Politics

Speechwriters of Passages

Ah, the life of a writer!  I subscribe to the Atlantic Monthly so I can see the style of the articles so I can get a sense of how I can contribute but then I am too busy to read it and the magazines pile up on my coffee table.  Until finally, back in August, they came out with the one issue I could not overlook, the inevitable one at the end of the seventh year of an eight-year Presidency explaining where it went wrong.  So much promise, so few results; such big dreams, such a rude awakening: you know the drill.  Like a car crash, you know you don’t want to see it, but you have to look anyway.

After slogging through a tortuous analysis of Karl Rove’s supposed fantasies, purported theories, ostensible approaches and putative failures, I had had enough speculative pseudo-analysis to last me for a couple of lifetimes.  Just when I was ready to toss the Atlantic into the Atlantic (a luxury we Miamians can indulge), I came across one of the most riveting political stories of my lifetime.  Riveting for a writer, anyway.

In a remarkable piece, former White House speechwriter Matthew Scully takes also-former White House head speechwriter Michael Gerson to task for hogging the limelight.  Phrases that Gerson has taken credit for, or at least accepted credit for, turn out to be the work product of a third member of the team, a guy too self-effacing to either claim authorship or complain about Gerson’s grandstanding, John McConnell.  Scully maintains that the computer records of the White House are so thoroughly logged and cataloged that it can be determined by historians that his version is accurate.  Peter Wehner wrote a strong rebuttal in National Review, and there the matter rests, uneasily.

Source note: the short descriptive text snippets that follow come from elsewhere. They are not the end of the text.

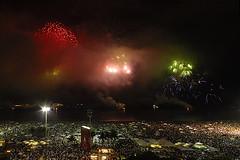 Fogos Copacabana 2009 - Fireworks over Copacabana 2009 (Augusto Froehlich) Tags: riodejaneiro fireworks fogosdeartifcio fogosartifireworksfogos artifciofogoscopacabanario
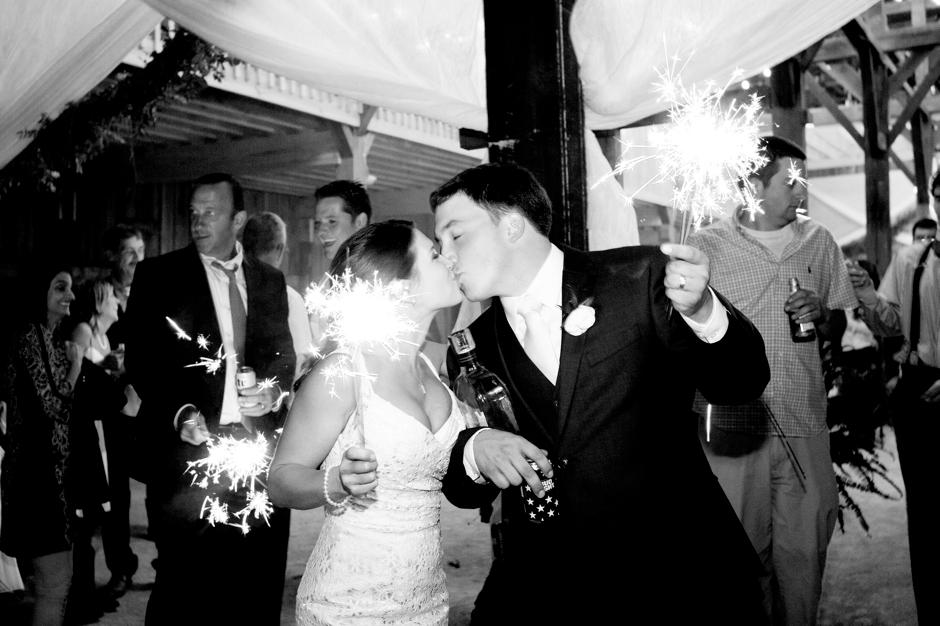 langley-farm-bourbon-wedding-spring-cream-bride-woodford-793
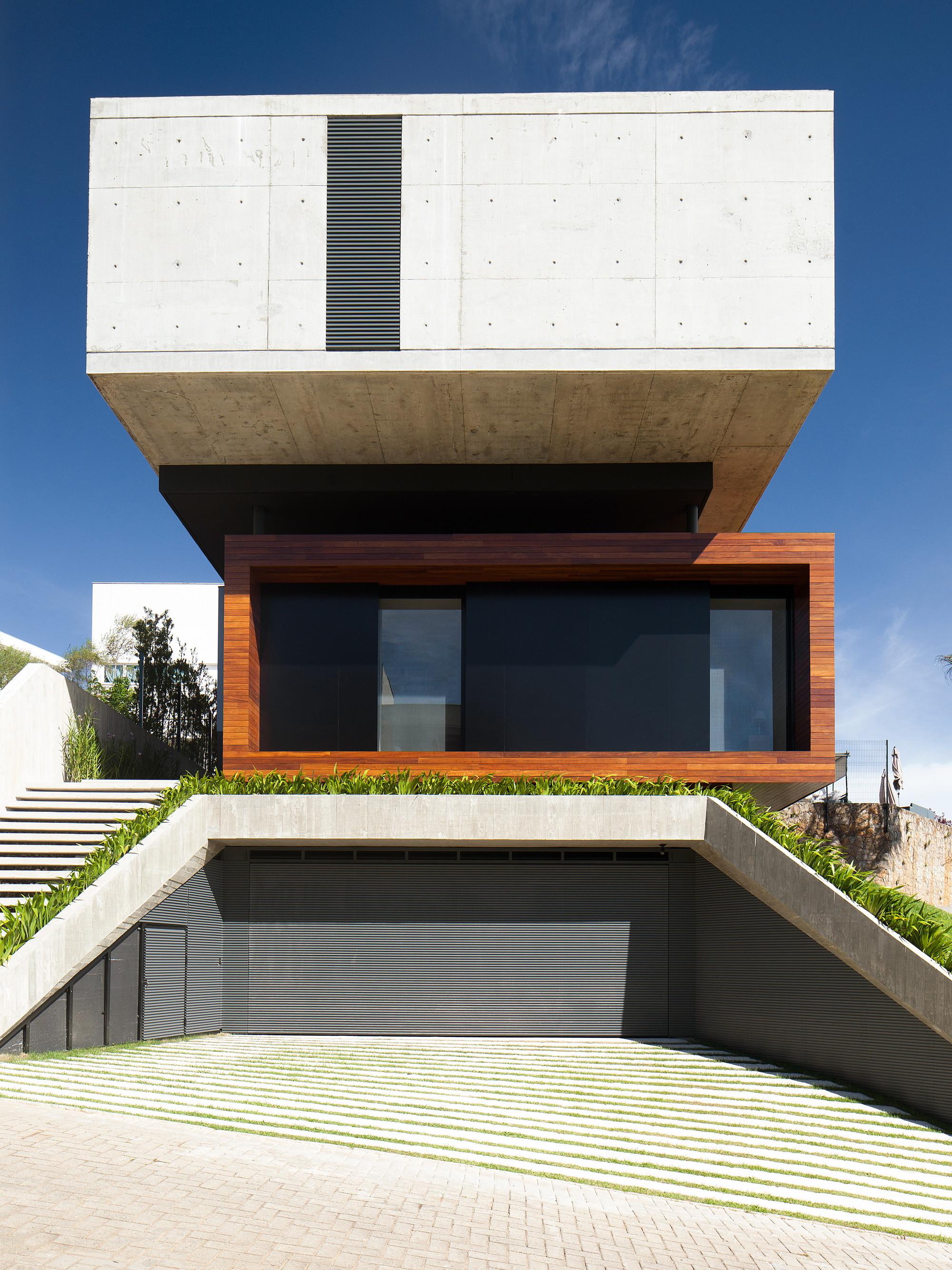 House in Cacupé / Pimont Arquitetura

This story has been percolating in my mind ever since, but the other day I was prompted to see the solution.  I got a call offering me a nice paycheck for ghostwriting a man’s life story on condition no one would ever know I was involved.  No problem, I said.  I’ll take the cash and you’ll take the credit.  Then suddenly it hit me: this is what speechwriting is meant to be.  You must learn to disappear.  The officeholder is speaking those words; they are his heart; they are his message; thus, they are his words, every one of them, no one else’s.

Bought and paid for, the cynic would say.  Maybe so.  My friend, when asked if his hair is his, likes to pull his toupee off with a flourish and say: “All mine, paid in full.”  Perhaps it’s a crass commercial transaction, but once you sell a thing it is no longer yours.  Personally, I am not cynical about this, I see it as eminently honorable.  The man is not buying words for him to say.  He is buying your skill at putting his ideas into words.  There is nothing the least bit awry in this arrangement.  If Scully, or Gerson, were true creators of the sentiments expressed in those speeches, they would be candidates.

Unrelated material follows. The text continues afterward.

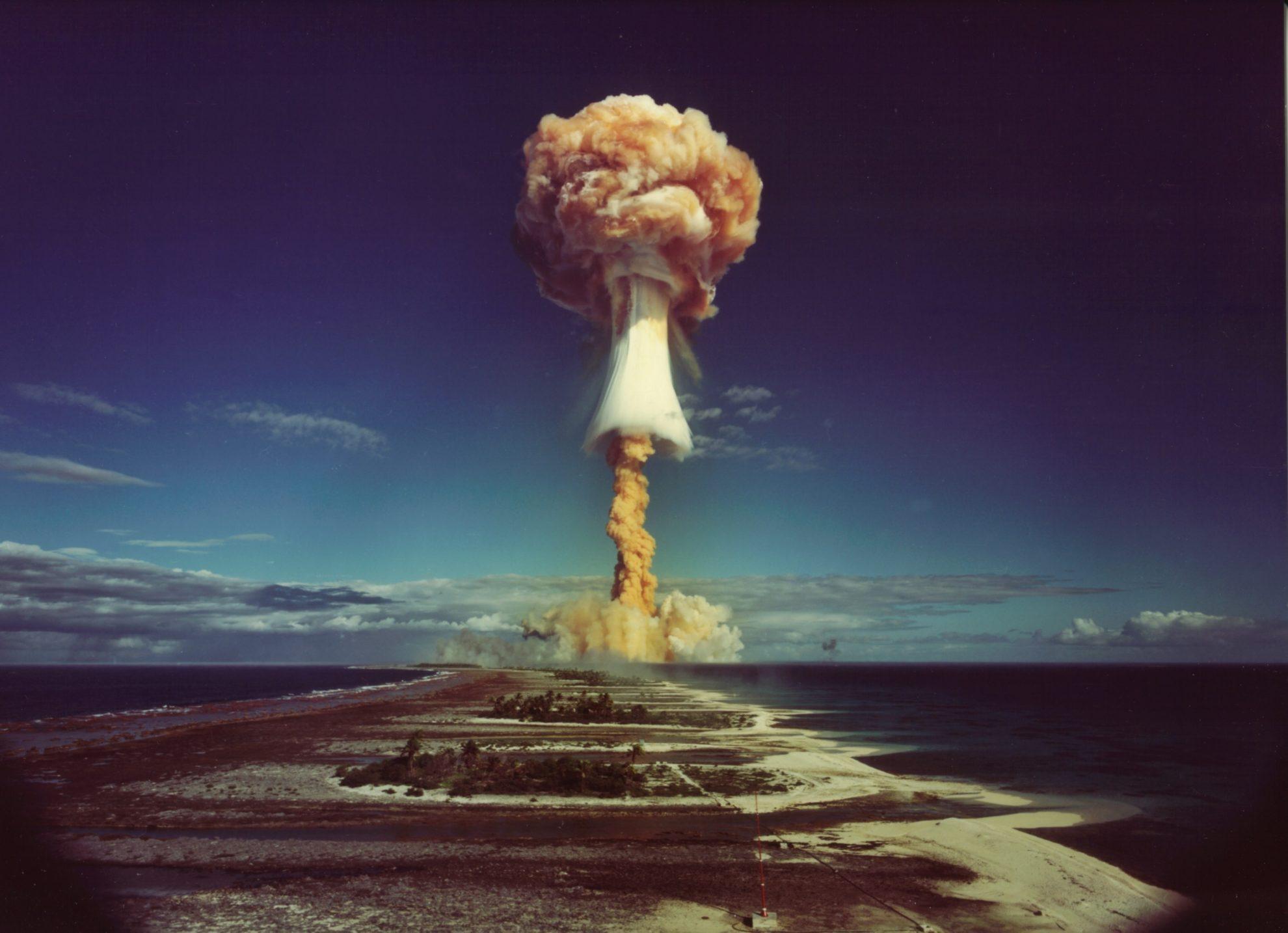 Фото ядерного взрыва французского правительства на атолле Муруроа в 1971 г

So my solution is to abolish the overt job description of speechwriter.  It should become like espionage, where some of the consular attaches are really leaving microfilm in tree trunks instead of health education pamphlets in impoverished villages.  Let there be a general category of White House aide with a neutral title, so nobody knows who is really writing what.  Let each of these functionaries sign a document pledging to never reveal in any public forum what Presidential utterance was utterly composed by which staffer.

To this day I am offended when I see Theodore Sorenson being feted for crafting the exhortation to “ask not what your country can do for you, ask what you can do for your country”.  Those remarks were delivered by President John F. Kennedy at his inauguration and they are his by every right, his only.  If you think about it, Kennedy’s call to Sorenson must have gone something like this: “Ted, what I want to do here is call upon people to see themselves as obligated to the country more than their country is obligated to them.”  The scribbler doodles the main words on a sheet of paper, moves them around different ways by a series of overlapping and intersecting arrows.  Finally, ask not yadda yadda yadda: the man is a genius!  Gimme a break.  It’s Kennedy’s line.

From now on, I never want to hear again which speechwriter wrote what, or even who are the speechwriters.  Ask not, tell not.